**REQUIREMENTS**
Return every line of the listing below unchanged, leaving out the pictures.

(Image and question listing)
((

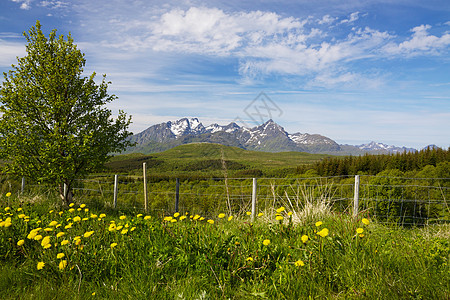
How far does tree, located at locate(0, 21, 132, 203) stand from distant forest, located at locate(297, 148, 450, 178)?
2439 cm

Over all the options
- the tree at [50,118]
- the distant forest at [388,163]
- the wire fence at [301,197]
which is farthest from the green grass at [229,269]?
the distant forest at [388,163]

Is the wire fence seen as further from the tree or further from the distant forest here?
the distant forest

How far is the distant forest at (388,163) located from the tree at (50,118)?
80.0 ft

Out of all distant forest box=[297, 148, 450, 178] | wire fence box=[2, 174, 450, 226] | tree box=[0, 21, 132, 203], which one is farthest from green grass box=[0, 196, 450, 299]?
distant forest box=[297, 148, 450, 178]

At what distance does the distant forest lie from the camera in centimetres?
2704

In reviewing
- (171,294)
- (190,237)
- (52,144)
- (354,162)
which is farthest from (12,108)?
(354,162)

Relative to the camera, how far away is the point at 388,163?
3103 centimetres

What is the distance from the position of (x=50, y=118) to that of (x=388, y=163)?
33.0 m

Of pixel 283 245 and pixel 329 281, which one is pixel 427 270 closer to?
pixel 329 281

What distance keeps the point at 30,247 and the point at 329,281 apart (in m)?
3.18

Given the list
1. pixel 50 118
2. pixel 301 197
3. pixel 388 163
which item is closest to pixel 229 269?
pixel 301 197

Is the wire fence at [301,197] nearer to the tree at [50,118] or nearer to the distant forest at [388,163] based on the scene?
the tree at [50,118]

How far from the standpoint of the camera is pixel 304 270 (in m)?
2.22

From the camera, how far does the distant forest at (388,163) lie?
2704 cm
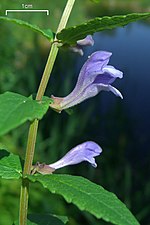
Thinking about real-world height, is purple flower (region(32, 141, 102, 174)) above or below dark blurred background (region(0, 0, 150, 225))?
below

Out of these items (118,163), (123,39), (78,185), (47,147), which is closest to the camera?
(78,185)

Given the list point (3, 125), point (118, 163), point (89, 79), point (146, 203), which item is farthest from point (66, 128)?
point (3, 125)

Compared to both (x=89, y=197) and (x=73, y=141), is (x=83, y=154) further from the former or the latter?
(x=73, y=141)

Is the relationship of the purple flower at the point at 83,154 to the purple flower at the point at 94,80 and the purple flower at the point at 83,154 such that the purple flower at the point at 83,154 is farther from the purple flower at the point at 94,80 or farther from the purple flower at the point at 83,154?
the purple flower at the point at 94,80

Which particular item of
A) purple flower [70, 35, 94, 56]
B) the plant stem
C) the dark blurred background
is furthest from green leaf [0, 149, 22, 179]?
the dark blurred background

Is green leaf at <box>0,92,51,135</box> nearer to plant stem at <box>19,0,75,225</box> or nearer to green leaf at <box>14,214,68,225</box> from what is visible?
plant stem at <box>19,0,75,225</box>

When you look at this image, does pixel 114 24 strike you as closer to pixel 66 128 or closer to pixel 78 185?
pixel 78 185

))

**WRITTEN RESPONSE**
How far does tree, located at locate(0, 21, 132, 203) stand from distant forest, located at locate(297, 148, 450, 178)?
2439 cm

Over all the options
- the tree at [50,118]
- the distant forest at [388,163]
- the wire fence at [301,197]
which is farthest from the green grass at [229,269]?
the distant forest at [388,163]

Is the wire fence seen as further from the tree or further from the distant forest here?
the distant forest

How far is the distant forest at (388,163) located from the tree at (50,118)?
80.0 ft

Out of all distant forest box=[297, 148, 450, 178] | wire fence box=[2, 174, 450, 226] | tree box=[0, 21, 132, 203], which one is farthest from green grass box=[0, 196, 450, 299]?
distant forest box=[297, 148, 450, 178]

At what distance does the distant forest lie from the camera in centimetres?
2704

In reviewing
- (171,294)
- (190,237)
- (52,144)
- (354,162)
which is farthest from (12,108)?
(354,162)

Relative to the camera, how far away is the point at 388,163?
3103 centimetres

What is the distance from the position of (x=50, y=118) to that of (x=388, y=163)?
33.0 m

Of pixel 283 245 and pixel 329 281, which one is pixel 427 270 closer to?
pixel 329 281

What distance keeps the point at 30,247 and the point at 329,281 apart (in m)?
3.18

Given the list
1. pixel 50 118
2. pixel 301 197
3. pixel 388 163
which item is closest to pixel 229 269?
pixel 301 197

Is the wire fence at [301,197] nearer to the tree at [50,118] or nearer to the distant forest at [388,163] based on the scene?
the tree at [50,118]

How far from the standpoint of the camera is pixel 304 270 (in m)?
2.22

From the camera, how far does the distant forest at (388,163) lie?
2704 cm
Thinking about real-world height, is purple flower (region(32, 141, 102, 174)) above or below dark blurred background (region(0, 0, 150, 225))?
below

Out of these items (118,163), (123,39), (78,185), (47,147), which is closest to the camera?
(78,185)

Given the list point (3, 125), point (118, 163), point (89, 79), point (146, 203), which item is farthest from point (66, 128)?
point (3, 125)

Compared to both (x=89, y=197) and (x=73, y=141), is (x=83, y=154) further from the former or the latter?
(x=73, y=141)

Is the relationship of the purple flower at the point at 83,154 to the purple flower at the point at 94,80 and the purple flower at the point at 83,154 such that the purple flower at the point at 83,154 is farther from the purple flower at the point at 94,80 or farther from the purple flower at the point at 83,154?
the purple flower at the point at 94,80

Which particular item of
A) purple flower [70, 35, 94, 56]
B) the plant stem
C) the dark blurred background
is furthest from green leaf [0, 149, 22, 179]?
the dark blurred background

Is green leaf at <box>0,92,51,135</box> nearer to plant stem at <box>19,0,75,225</box> or nearer to green leaf at <box>14,214,68,225</box> from what is visible?
plant stem at <box>19,0,75,225</box>

When you look at this image, does pixel 114 24 strike you as closer to pixel 66 128 or closer to pixel 78 185?
pixel 78 185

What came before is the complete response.